3 and 4 should be identical, both in cost and results. While the optimiser doesn't optimise the distincts out, it appears to use them to make the final union more efficient.
I did some really, really rough tests and the two had the same costs and the same CPU time in the limited examples that I checked.
As for your colleague, take his code and look at the execution stats (duration and CPU time) with and without the distincts. If there's a significant difference then you have grounds to request him remove them. If there aren't, well...
Cheers Gila. Curiously, I did some really rough and ready tests prior to posting and got the opposite (SQL 2008R2 - maybe this makes a difference?):
CREATE TABLE #1 (a int)
CREATE TABLE #2 (b int)
INSERT #1 (a) VALUES (1),(2),(2),(3),(3),(3)

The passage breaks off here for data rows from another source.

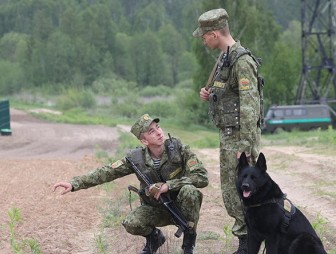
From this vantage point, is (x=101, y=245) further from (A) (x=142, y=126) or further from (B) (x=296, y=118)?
(B) (x=296, y=118)

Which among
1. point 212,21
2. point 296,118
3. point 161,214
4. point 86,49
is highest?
point 212,21

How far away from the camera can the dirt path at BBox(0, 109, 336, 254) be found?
694 centimetres

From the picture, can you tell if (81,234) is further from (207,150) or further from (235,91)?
(207,150)

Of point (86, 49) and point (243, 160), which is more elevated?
point (243, 160)

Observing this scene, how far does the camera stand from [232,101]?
18.6 feet

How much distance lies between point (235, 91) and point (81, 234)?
3060 mm

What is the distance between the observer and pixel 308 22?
38500mm

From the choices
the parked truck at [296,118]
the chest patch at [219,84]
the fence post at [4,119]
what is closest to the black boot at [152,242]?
the chest patch at [219,84]

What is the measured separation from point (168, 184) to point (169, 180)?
13 centimetres

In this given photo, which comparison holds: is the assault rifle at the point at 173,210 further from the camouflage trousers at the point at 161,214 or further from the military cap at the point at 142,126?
the military cap at the point at 142,126

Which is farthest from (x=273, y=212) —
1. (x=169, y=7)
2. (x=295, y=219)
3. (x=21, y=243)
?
(x=169, y=7)

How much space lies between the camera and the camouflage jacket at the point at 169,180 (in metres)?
5.71

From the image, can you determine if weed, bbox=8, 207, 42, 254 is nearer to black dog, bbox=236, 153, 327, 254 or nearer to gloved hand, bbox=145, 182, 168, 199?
gloved hand, bbox=145, 182, 168, 199

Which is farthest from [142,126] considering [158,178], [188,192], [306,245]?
[306,245]
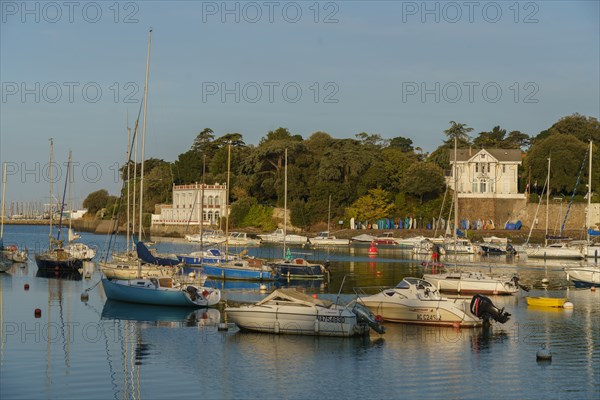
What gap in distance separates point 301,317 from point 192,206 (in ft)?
319

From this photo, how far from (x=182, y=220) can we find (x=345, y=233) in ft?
96.6

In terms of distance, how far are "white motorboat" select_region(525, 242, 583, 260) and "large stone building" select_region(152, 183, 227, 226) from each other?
5173 cm

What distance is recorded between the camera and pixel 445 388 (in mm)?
23422

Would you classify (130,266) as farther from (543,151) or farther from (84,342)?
(543,151)

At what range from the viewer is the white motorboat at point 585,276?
50656 mm

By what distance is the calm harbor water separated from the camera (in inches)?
904

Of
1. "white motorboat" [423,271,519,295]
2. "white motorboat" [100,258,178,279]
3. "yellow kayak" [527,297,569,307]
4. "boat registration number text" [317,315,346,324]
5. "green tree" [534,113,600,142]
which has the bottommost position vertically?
"yellow kayak" [527,297,569,307]

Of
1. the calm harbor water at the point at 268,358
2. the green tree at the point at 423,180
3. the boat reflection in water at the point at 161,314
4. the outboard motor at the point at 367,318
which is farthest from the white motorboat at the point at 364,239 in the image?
the outboard motor at the point at 367,318

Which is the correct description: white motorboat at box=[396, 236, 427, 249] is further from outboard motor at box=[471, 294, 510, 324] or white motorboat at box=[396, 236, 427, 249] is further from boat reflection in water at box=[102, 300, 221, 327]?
outboard motor at box=[471, 294, 510, 324]

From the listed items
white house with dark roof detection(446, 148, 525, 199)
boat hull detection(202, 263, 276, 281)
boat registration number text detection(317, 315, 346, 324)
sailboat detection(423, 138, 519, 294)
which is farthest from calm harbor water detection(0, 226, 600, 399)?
white house with dark roof detection(446, 148, 525, 199)

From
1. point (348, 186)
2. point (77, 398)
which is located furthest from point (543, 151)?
point (77, 398)

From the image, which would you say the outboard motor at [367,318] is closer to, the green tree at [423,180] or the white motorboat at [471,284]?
the white motorboat at [471,284]

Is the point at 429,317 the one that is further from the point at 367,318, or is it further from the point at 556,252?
the point at 556,252

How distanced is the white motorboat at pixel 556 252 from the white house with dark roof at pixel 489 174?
3484 centimetres
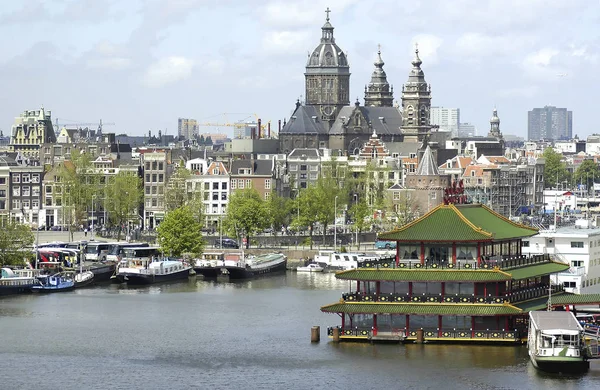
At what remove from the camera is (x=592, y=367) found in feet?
306

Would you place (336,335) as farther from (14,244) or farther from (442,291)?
(14,244)

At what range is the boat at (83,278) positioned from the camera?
14288 centimetres

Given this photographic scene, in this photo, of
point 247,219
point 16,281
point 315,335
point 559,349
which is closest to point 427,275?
point 315,335

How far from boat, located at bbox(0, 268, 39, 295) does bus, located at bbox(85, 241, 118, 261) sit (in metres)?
22.5

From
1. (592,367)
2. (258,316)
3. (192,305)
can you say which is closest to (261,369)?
(592,367)

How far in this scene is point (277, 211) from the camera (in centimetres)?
19300

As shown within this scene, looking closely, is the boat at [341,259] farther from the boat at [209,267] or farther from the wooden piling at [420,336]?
the wooden piling at [420,336]

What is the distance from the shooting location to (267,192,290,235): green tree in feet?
623

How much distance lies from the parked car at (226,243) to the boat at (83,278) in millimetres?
32761

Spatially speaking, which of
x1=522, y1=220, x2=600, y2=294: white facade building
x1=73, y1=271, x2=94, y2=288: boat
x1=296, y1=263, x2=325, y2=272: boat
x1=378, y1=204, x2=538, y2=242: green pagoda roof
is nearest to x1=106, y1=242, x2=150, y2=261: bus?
x1=73, y1=271, x2=94, y2=288: boat

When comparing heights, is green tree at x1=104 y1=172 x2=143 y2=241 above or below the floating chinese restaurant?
above

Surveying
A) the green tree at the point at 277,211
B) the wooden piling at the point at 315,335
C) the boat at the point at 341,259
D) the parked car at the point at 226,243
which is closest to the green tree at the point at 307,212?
the green tree at the point at 277,211

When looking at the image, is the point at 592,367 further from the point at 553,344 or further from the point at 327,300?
the point at 327,300

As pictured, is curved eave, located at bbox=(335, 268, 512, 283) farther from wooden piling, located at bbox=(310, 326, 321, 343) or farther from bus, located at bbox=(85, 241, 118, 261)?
bus, located at bbox=(85, 241, 118, 261)
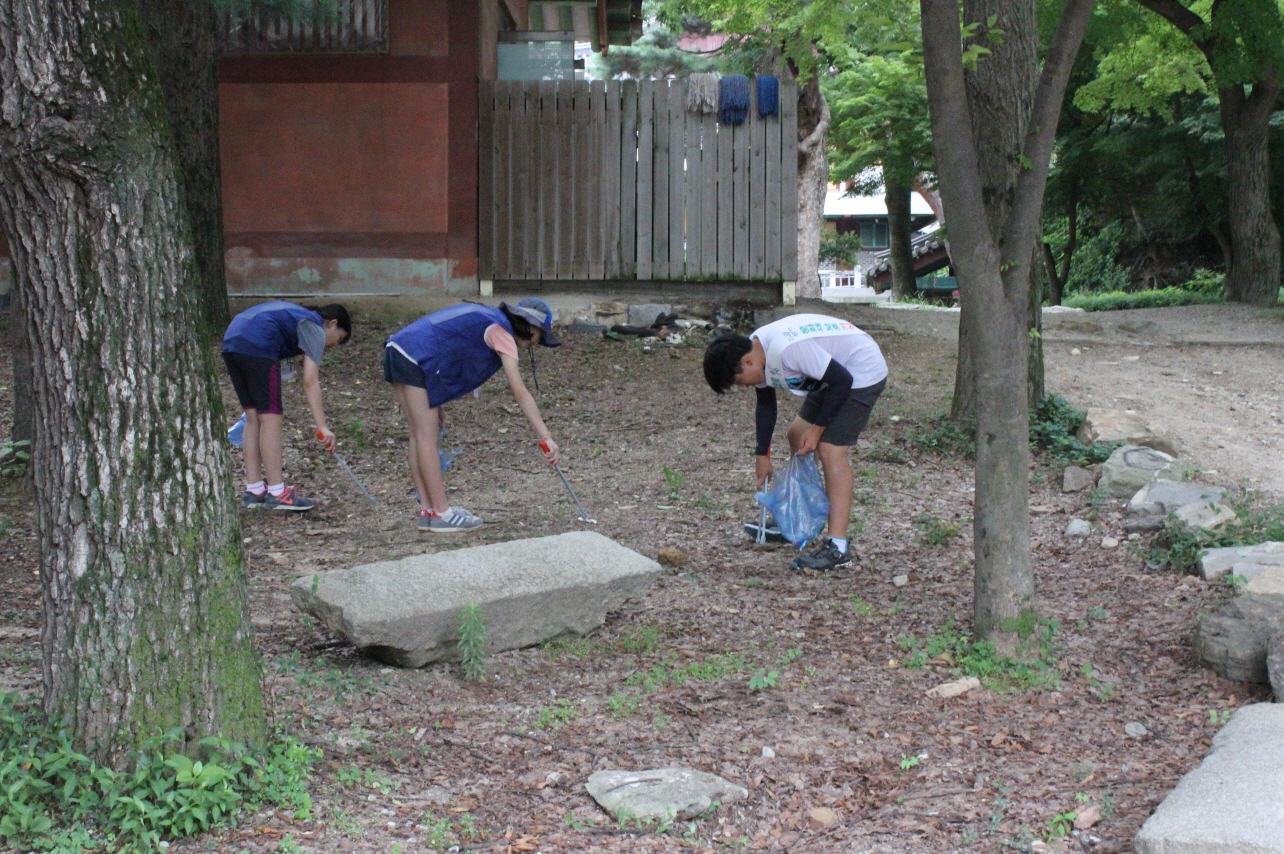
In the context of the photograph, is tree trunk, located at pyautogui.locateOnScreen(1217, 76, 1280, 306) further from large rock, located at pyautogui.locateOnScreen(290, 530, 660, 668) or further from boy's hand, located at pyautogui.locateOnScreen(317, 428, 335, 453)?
large rock, located at pyautogui.locateOnScreen(290, 530, 660, 668)

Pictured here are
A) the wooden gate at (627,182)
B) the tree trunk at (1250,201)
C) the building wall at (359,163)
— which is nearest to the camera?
the building wall at (359,163)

INSERT #2 (b) VALUES (1),(4),(4),(4),(4)
SELECT a FROM #1
SELECT b FROM #2
SELECT distincta FROM #1
SELECT distinctb FROM #2
https://www.dropbox.com/s/sofjsytdabtdzce/Exec1.png (I can't get dropboxs pics to render here so here's a link instead :() What this shows is a cost split of 66:33 in favour of removing the distincts
Similarly, In my colleague's query, the same is true - in terms of stats (IO, CPU), simpler execution plan, and simple eyeballing, the version with the distinct statements removed is faster and more efficient, so I have already convinced myself that there is a performance gain to be had
The question here is, whether anyone can think of any edge cases in which the final result set might be different with the distinct keyword included vs excluded, considering far more complex queries but basically remaining in the form <query> UNION <query> (... UNION <query> etc.)?